* [Given text]:

Friday, January 09, 2004

Imigration problems, Government Non-Solutions
Well, I would have thought that one of the first jobs of the new Homeland Security Department would have been reviewing and overhauling immigration polocies. You know, like the ones that let 19 terrorists into the country and then sent them visas six months after they killed 3,000 folks and themselves?
I would have thought that laxity and bureaucratic nonsense would have been less tolerated post-9/11 then there were before, but apparently, I'm incorrect.
Then again, it is an election year.

We have a major problem with immigration in this country, mostly illegal. We're not going to discuss the people who come here from all over the planet legally and with all the required paraphenalia and after jumping through all the legalistic hoops. We're talking about the folks that sneak across borders, stowaway on planes and ships, overstay their legitimate visas, etc. The problems in this area are:

a) No one checks up on 'em...
b) No one deports their asses often enough....
c) We're so concerned about being seen as "fair" that we give non-citizen lawbreakers Constitutional rights...

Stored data

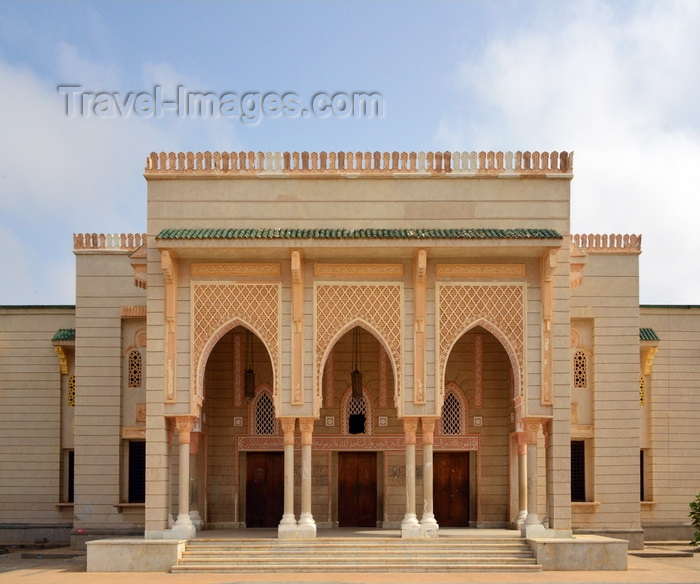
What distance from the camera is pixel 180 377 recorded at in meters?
19.2

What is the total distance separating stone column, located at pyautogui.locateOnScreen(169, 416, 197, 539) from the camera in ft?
62.3

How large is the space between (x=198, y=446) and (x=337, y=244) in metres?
5.63

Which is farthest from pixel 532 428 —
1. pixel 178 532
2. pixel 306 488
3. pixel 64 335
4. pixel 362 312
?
pixel 64 335

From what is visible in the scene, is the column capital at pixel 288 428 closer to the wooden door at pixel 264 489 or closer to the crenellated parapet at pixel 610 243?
the wooden door at pixel 264 489

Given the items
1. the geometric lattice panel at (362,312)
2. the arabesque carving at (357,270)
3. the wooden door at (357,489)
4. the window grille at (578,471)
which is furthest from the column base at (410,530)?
the window grille at (578,471)

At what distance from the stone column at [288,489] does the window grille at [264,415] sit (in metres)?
3.41

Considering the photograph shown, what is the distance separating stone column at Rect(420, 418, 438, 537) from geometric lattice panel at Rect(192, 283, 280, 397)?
2939 mm

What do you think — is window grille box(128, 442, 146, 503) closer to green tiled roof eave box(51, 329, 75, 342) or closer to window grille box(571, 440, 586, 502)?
green tiled roof eave box(51, 329, 75, 342)

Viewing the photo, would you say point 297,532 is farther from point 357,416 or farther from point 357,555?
point 357,416

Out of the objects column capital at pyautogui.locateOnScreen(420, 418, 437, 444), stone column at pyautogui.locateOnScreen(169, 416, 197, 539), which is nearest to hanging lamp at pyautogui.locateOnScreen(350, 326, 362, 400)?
column capital at pyautogui.locateOnScreen(420, 418, 437, 444)

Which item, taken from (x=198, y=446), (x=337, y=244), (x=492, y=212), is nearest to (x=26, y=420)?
(x=198, y=446)

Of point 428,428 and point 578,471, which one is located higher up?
point 428,428

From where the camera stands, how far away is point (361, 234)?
18953mm

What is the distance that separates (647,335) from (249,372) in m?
9.08
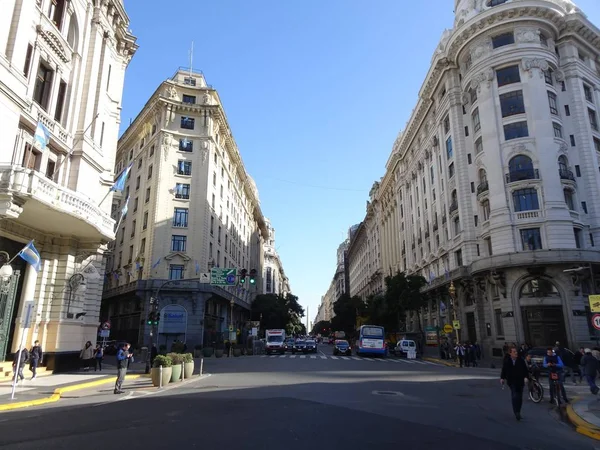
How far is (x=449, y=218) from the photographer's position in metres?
46.5

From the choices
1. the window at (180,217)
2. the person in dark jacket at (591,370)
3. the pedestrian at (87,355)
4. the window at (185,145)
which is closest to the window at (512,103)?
the person in dark jacket at (591,370)

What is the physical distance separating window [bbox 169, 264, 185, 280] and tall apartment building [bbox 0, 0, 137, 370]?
17.4 metres

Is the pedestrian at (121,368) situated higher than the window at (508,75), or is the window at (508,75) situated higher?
the window at (508,75)

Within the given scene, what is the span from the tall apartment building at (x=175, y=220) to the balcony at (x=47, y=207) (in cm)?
2000

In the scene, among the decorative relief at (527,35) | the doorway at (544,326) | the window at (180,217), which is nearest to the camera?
the doorway at (544,326)

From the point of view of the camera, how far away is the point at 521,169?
3831cm

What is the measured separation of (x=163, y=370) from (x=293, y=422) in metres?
9.88

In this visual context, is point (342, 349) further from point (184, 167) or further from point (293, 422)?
point (293, 422)

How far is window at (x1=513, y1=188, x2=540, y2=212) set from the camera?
3728 centimetres

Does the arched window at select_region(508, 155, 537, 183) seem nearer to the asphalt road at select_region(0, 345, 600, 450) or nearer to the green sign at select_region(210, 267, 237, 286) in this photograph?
the green sign at select_region(210, 267, 237, 286)

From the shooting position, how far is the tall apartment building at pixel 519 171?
3506cm

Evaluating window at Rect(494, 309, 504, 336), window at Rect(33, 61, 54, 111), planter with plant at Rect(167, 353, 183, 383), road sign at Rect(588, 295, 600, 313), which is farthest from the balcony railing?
window at Rect(33, 61, 54, 111)

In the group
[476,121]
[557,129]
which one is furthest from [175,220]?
[557,129]

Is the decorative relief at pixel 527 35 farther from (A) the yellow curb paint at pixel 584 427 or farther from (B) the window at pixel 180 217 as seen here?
(A) the yellow curb paint at pixel 584 427
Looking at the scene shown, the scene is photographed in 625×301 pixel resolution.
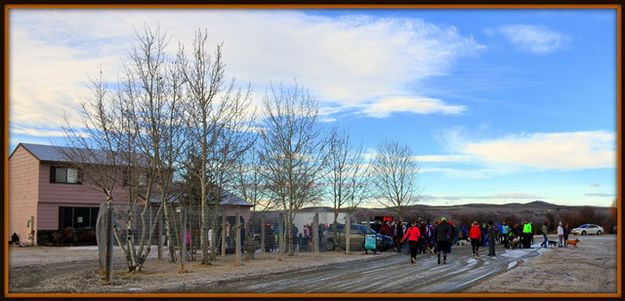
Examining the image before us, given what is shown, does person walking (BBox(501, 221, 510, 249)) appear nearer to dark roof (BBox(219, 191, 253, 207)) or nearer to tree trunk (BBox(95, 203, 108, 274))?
dark roof (BBox(219, 191, 253, 207))

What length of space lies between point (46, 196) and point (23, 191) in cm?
288

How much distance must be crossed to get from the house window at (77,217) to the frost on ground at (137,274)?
1635cm

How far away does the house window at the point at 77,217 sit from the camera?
144ft

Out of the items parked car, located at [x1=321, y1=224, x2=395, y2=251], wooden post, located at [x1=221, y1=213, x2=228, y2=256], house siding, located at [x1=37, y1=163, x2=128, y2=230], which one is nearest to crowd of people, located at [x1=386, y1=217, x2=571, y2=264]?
parked car, located at [x1=321, y1=224, x2=395, y2=251]

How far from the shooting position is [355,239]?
34188mm

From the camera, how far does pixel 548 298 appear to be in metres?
13.1

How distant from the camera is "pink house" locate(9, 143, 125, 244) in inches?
1704

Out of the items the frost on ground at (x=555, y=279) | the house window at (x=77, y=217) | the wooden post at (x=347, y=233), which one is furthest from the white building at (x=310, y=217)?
the frost on ground at (x=555, y=279)

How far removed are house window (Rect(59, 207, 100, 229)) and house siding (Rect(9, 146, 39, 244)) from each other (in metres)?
1.77

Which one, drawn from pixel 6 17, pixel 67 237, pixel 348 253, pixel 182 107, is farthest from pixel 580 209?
pixel 6 17

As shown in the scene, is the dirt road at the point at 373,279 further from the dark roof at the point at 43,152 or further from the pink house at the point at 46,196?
the dark roof at the point at 43,152

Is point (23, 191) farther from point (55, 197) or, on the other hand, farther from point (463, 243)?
point (463, 243)

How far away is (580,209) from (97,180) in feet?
191

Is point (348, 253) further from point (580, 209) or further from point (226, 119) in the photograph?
point (580, 209)
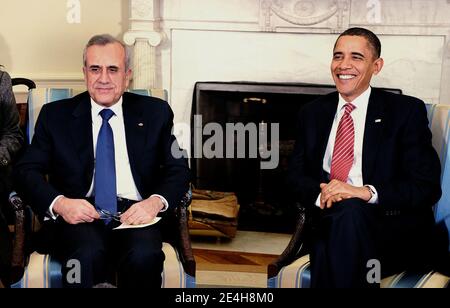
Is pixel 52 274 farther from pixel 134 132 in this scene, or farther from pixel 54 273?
pixel 134 132

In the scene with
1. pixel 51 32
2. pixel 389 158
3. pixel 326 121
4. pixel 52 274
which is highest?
pixel 51 32

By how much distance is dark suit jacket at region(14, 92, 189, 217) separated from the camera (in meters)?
2.24

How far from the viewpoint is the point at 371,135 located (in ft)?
7.52

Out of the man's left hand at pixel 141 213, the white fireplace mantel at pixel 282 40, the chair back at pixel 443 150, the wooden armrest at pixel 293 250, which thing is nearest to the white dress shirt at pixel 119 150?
the man's left hand at pixel 141 213

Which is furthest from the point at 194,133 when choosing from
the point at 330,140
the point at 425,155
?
the point at 425,155

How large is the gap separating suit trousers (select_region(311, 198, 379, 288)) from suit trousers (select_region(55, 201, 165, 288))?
0.49m

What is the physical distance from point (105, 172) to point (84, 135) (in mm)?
156

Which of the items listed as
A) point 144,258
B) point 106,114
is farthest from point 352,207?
Answer: point 106,114

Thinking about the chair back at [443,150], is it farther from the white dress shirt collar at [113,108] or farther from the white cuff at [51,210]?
the white cuff at [51,210]

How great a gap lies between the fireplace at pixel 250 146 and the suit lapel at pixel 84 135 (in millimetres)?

* [What you are asked to do]:
From the immigration post above, copy out everything from "Imigration problems, Government" down to "apparently, I'm incorrect.".

* [Completed exercise]:
Imigration problems, Government Non-Solutions
Well, I would have thought that one of the first jobs of the new Homeland Security Department would have been reviewing and overhauling immigration polocies. You know, like the ones that let 19 terrorists into the country and then sent them visas six months after they killed 3,000 folks and themselves?
I would have thought that laxity and bureaucratic nonsense would have been less tolerated post-9/11 then there were before, but apparently, I'm incorrect.